The one interesting result from this visit was that my 6-minute fast walk was 729 meters, substantially more than the 630 m of my first visit and something like 660 m on my second visit. I did push myself a bit more this time, getting a little out of breath by the end of 6 minutes. The 2.025 m/s pace is about 4.53 mph or 13:17 per mile. That is a pretty good pace for someone of my age, though I had difficulty finding any large studies that establish reasonable guidelines for healthy adults. I found one small study for people 20–50 [https://doi.org/10.1016/j.rmed.2006.01.001] and lots of studies for people who were unhealthy in various ways. The linear regression from that study suggests that “normal” for men of my height and age is around 551m, but that is extrapolating the linear regression well out of the age range.
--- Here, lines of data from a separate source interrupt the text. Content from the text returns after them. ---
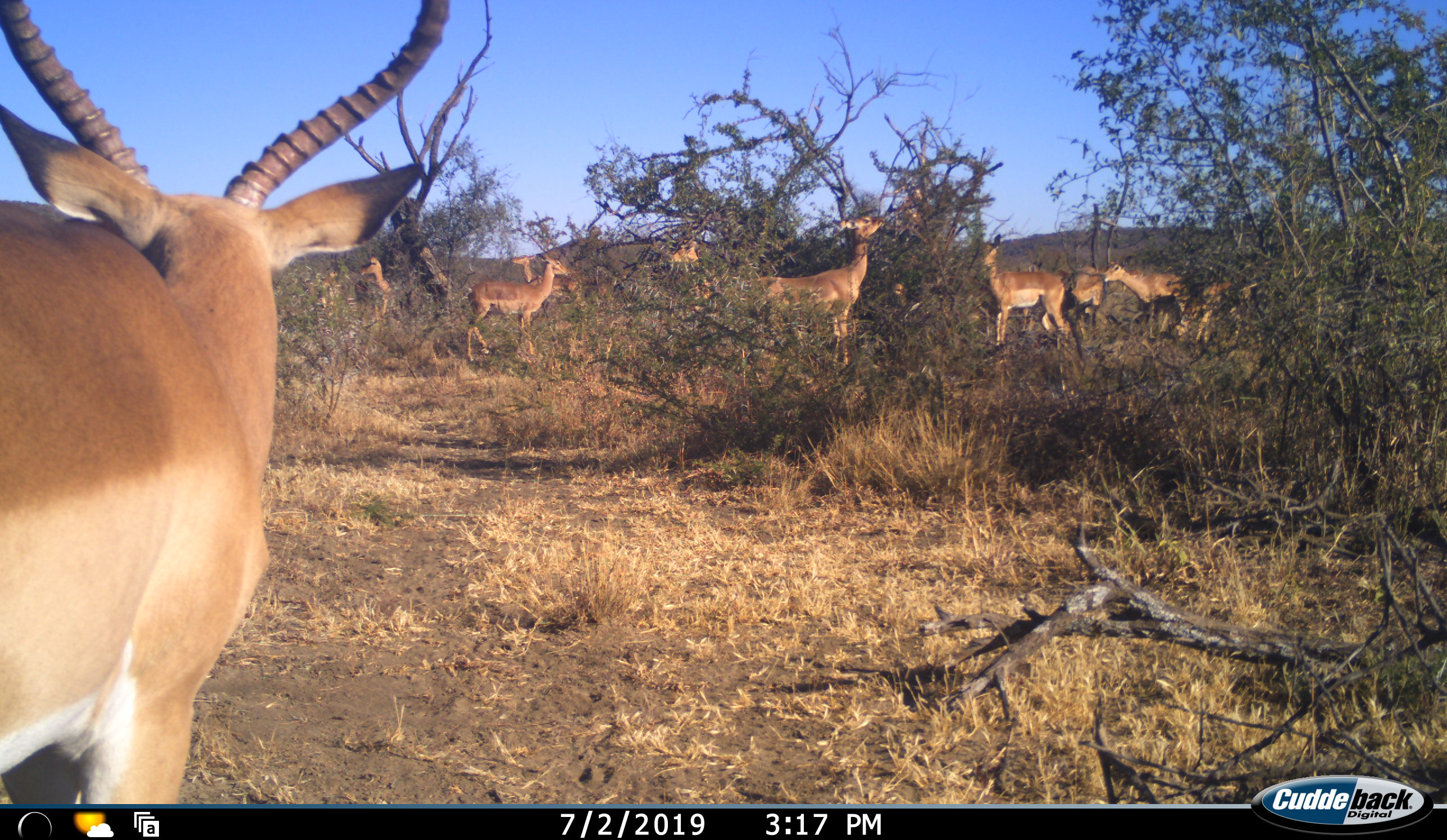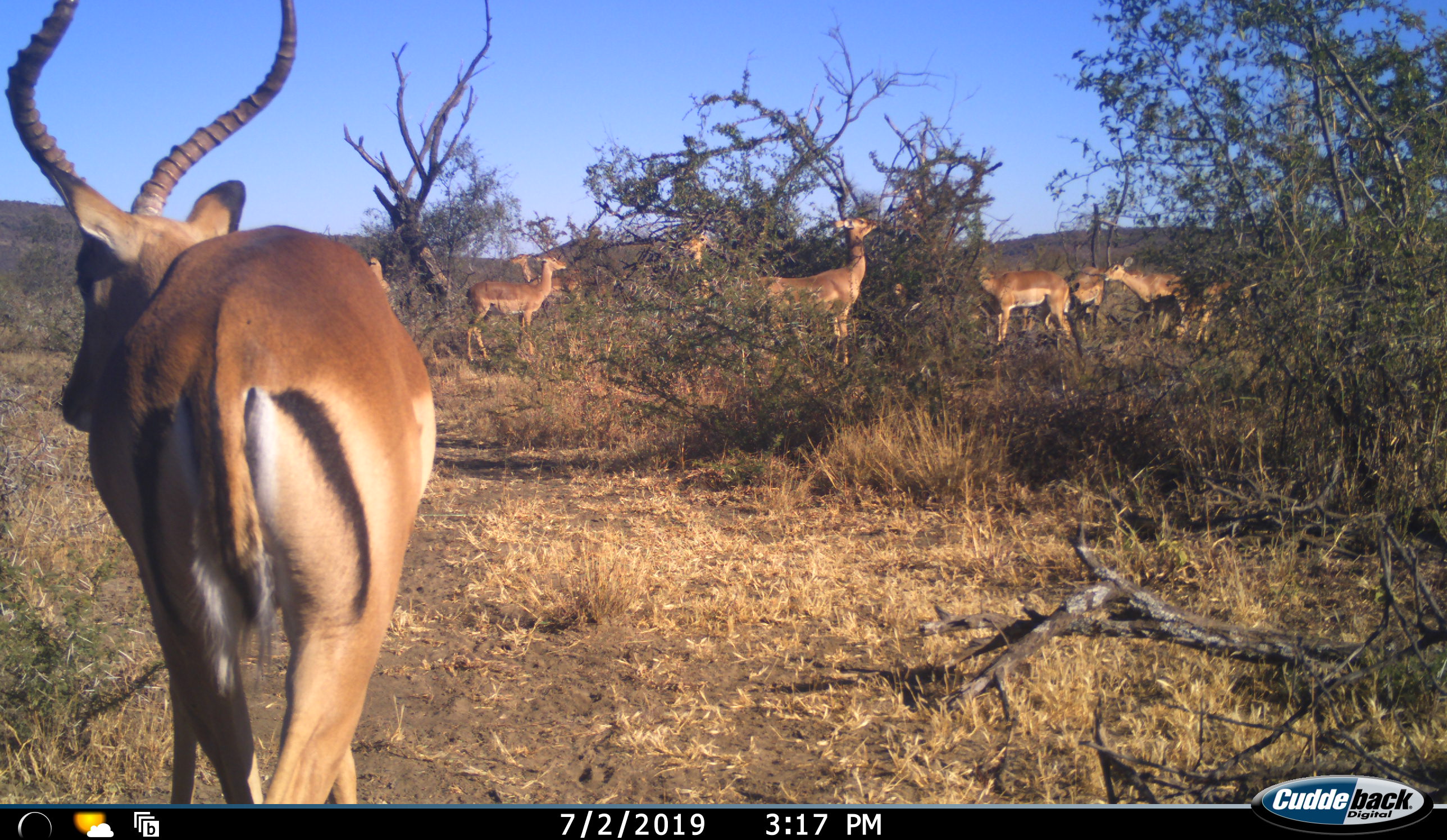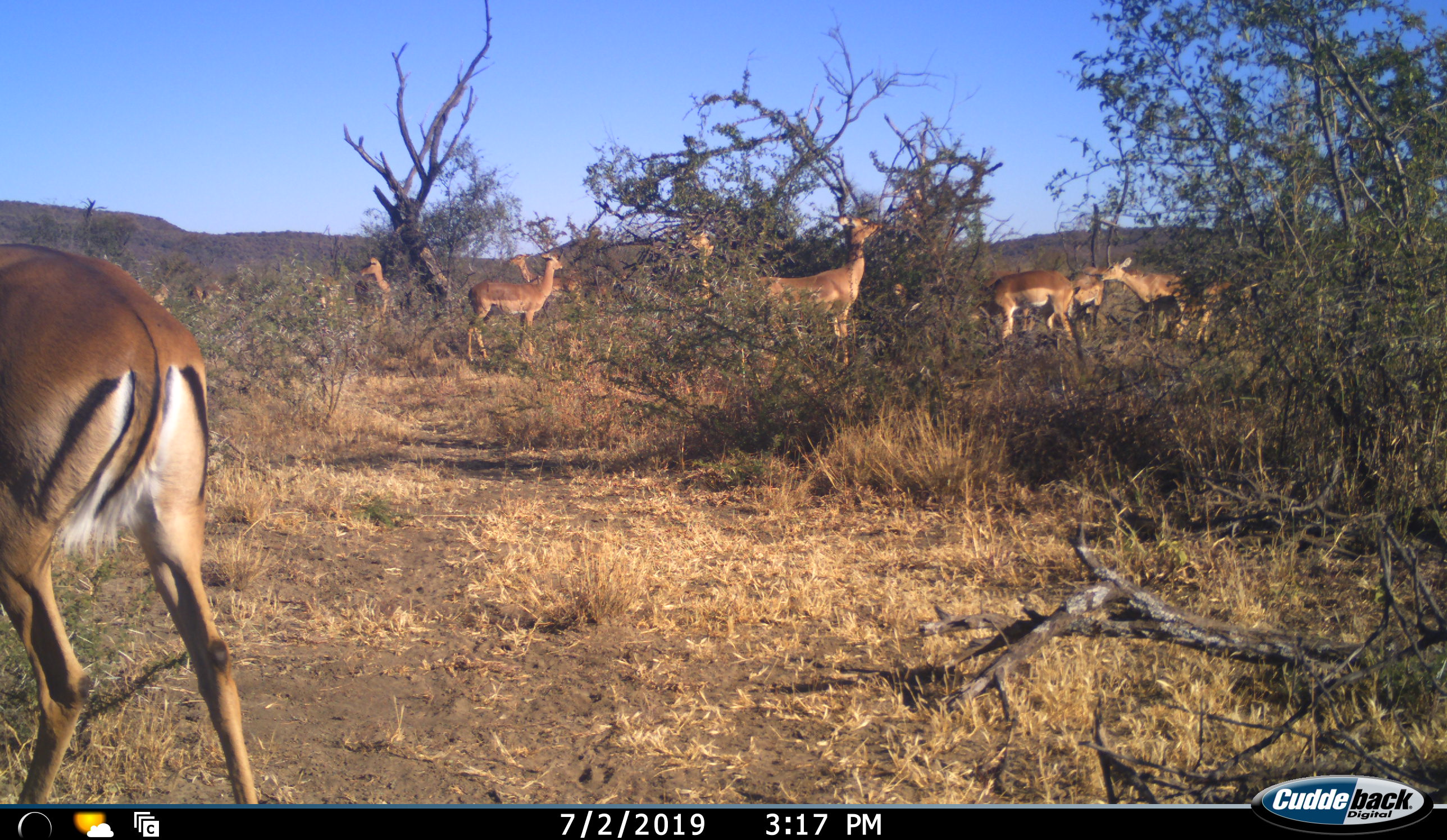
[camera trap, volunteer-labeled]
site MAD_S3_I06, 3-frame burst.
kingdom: Animalia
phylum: Chordata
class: Mammalia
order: Artiodactyla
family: Bovidae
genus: Aepyceros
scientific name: Aepyceros melampus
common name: impala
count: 11-50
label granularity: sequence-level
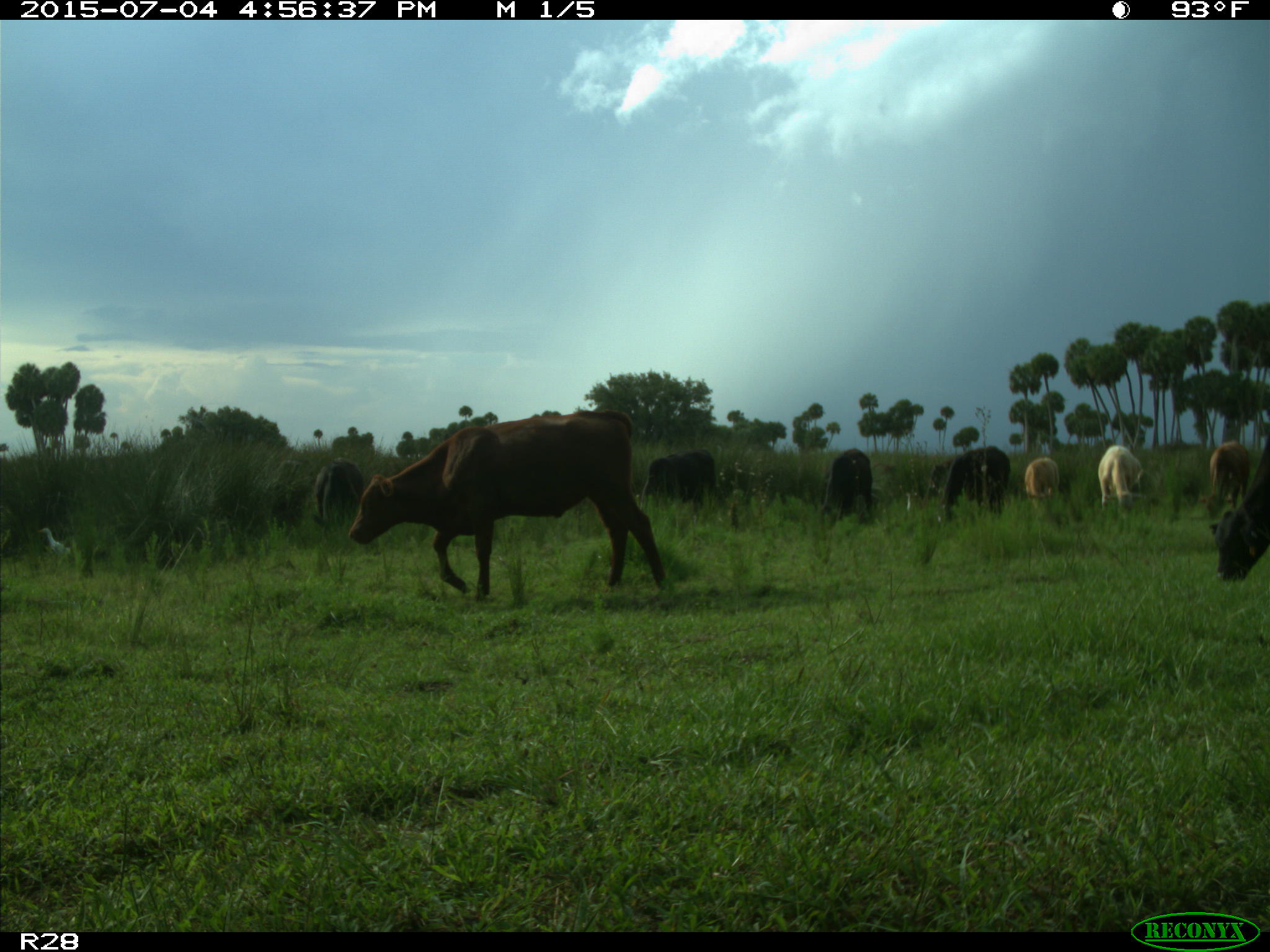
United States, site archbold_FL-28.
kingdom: Animalia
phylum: Chordata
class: Mammalia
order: Artiodactyla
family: Bovidae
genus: Bos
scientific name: Bos taurus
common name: domestic cow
Bos taurus (domestic cow).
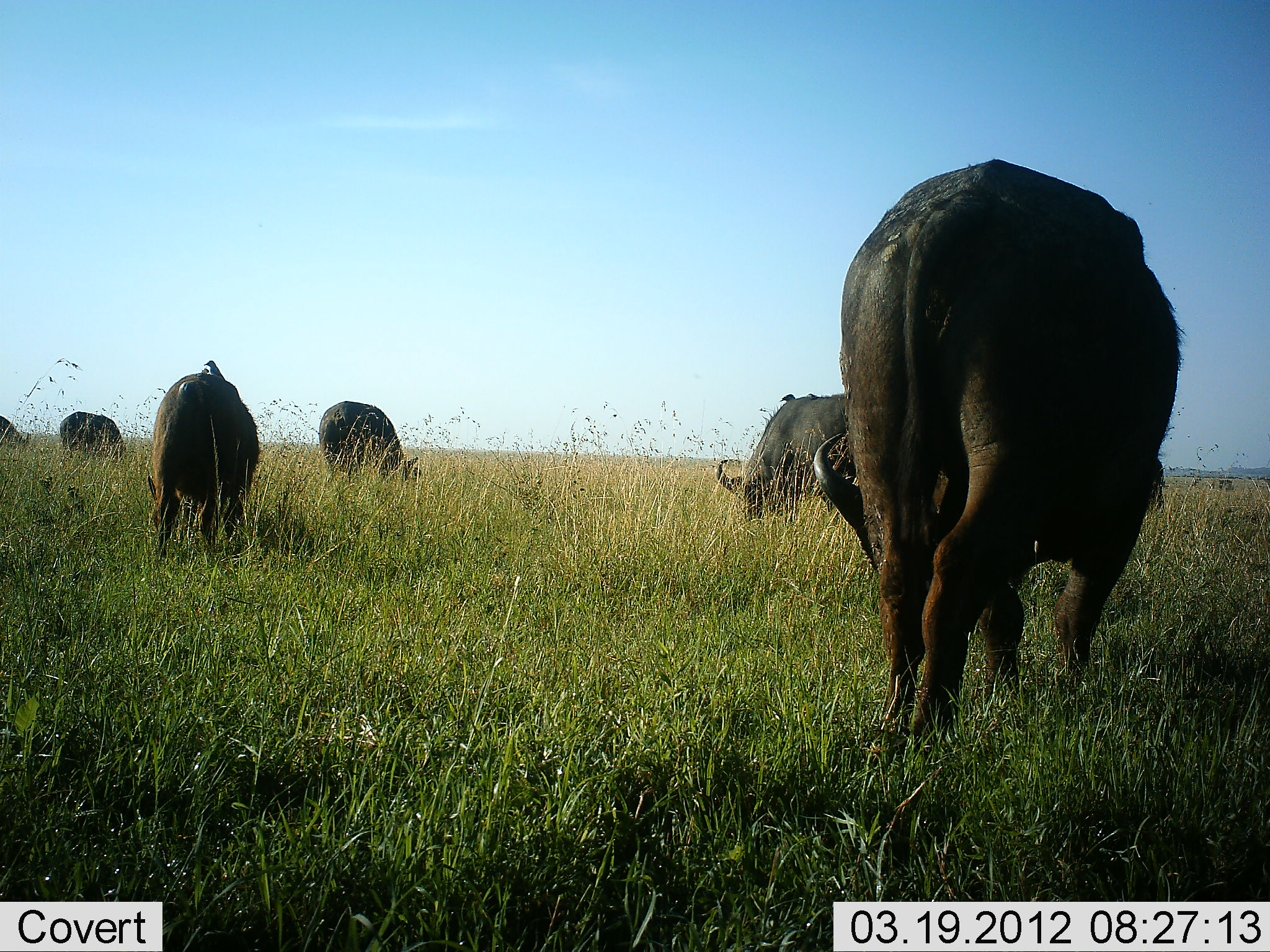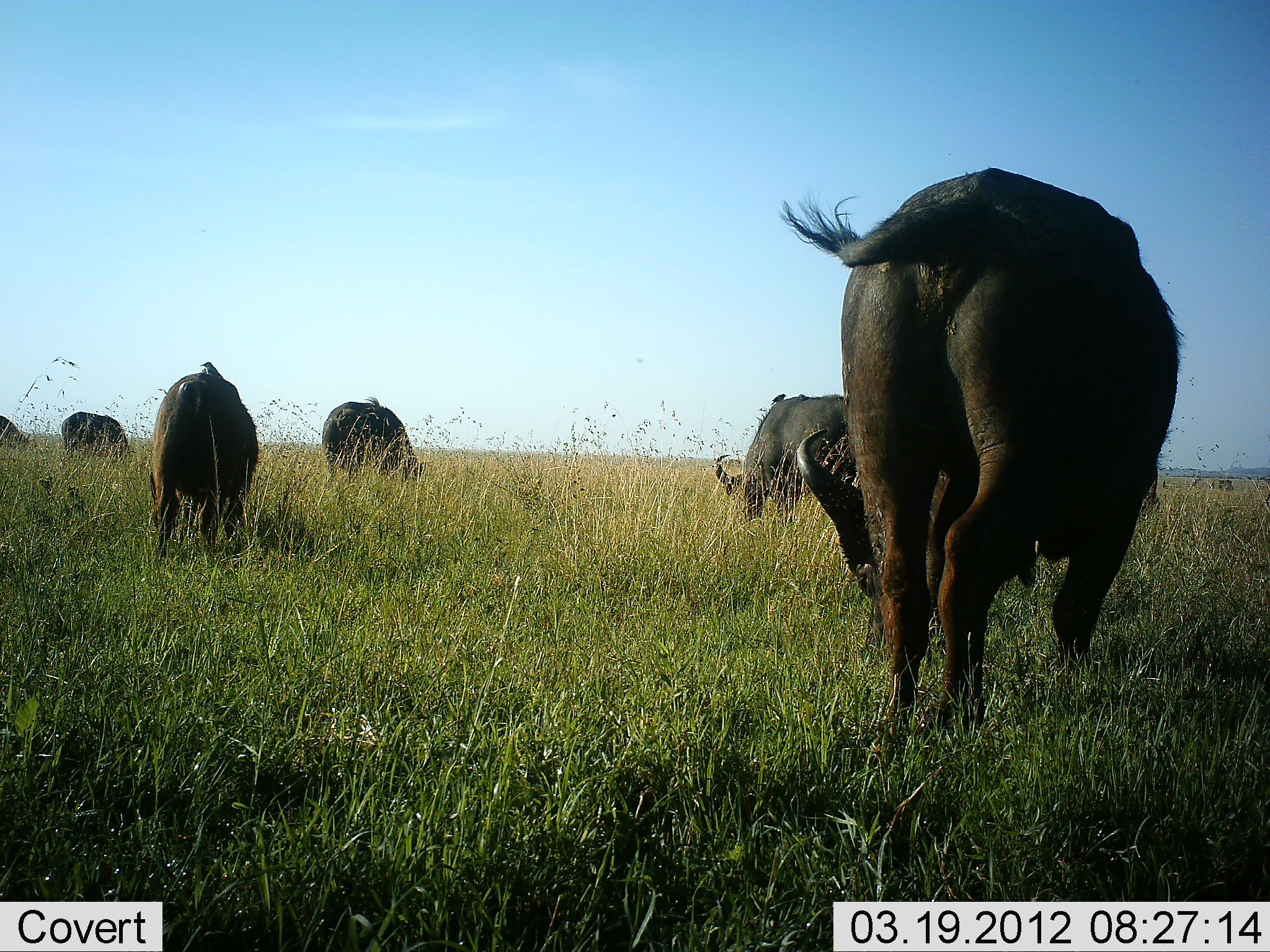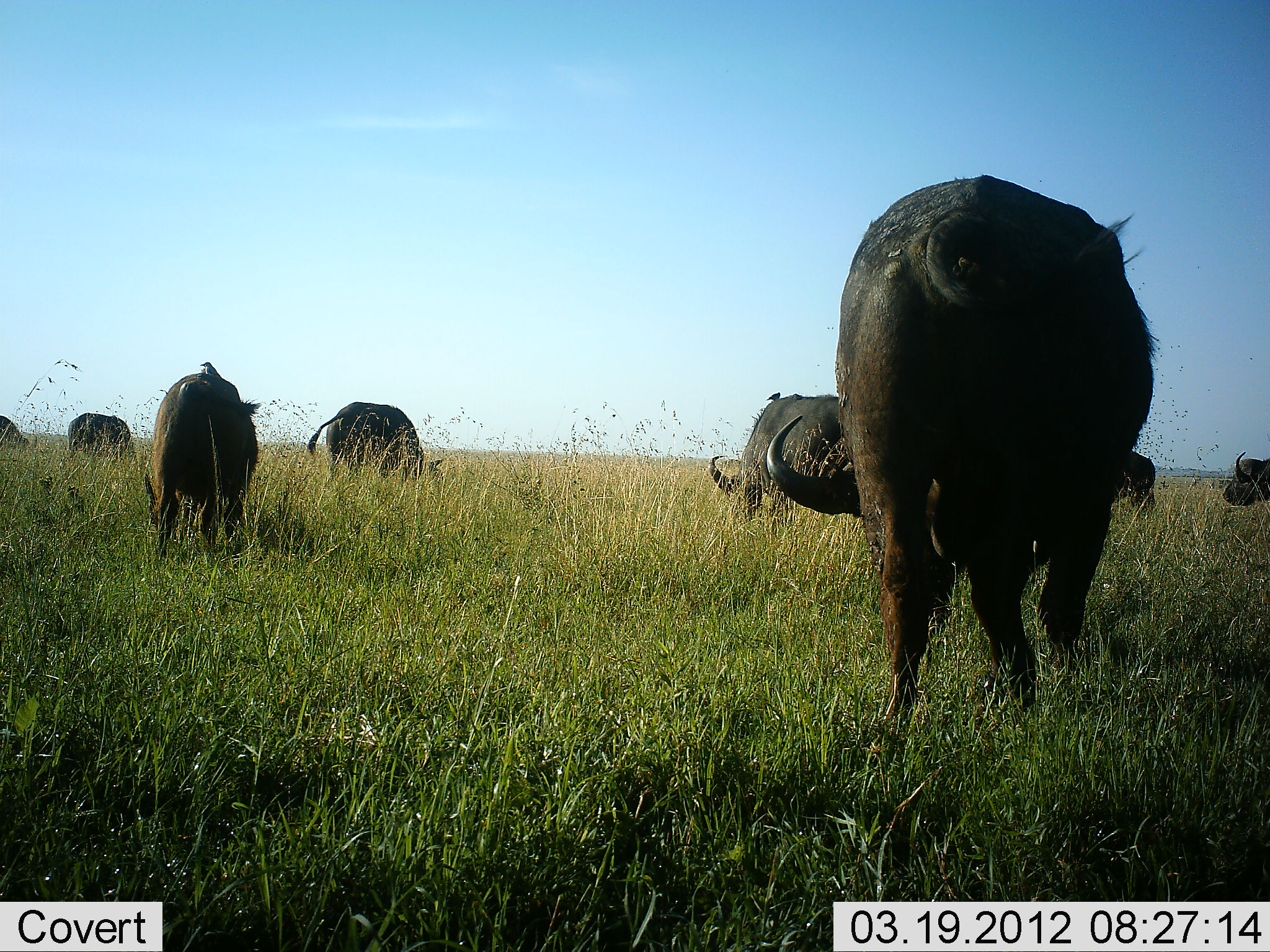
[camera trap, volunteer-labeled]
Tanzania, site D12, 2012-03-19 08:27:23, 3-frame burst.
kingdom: Animalia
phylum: Chordata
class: Mammalia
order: Artiodactyla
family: Bovidae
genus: Syncerus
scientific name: Syncerus caffer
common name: cape buffalo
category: buffalo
Buffalo (cape buffalo) (Syncerus caffer), count 7. Behavior (volunteer vote fractions): standing 36%, resting 0%, moving 23%, interacting 0%. Young present (vote fraction): 5%. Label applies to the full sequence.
A somewhat larger study [https://doi.org/10.1183/09031936.00194909] set age- and sex-based standards for an older population—but even my original distance was above the 75%ile for my age, and the latest measurement was above the 75%ile even for men 20–30 years younger than me.
I’ve returned the Verily Study Watch and the hub for uploading data from it—I don’t think I’ll miss the watch, as it was not a very useful piece of equipment from a consumer standpoint—all the processing was done in the cloud after data was uploaded, and almost nothing was shared with the person wearing the watch.
I might get myself a consumer-level fitness monitor—they range in price from $40 to $400 (though I’m sure you can find more expensive ones). I’ll probably want one that I can download data from without needing an expensive subscription plan. It might be nice to have one that I can wear on my ankle for tracking bicycling as well as walking, but I don’t know whether any are designed for that obvious use (nor whether pulse monitoring at the ankle works as well as it does at the wrist). I’ll have to look into what’s available.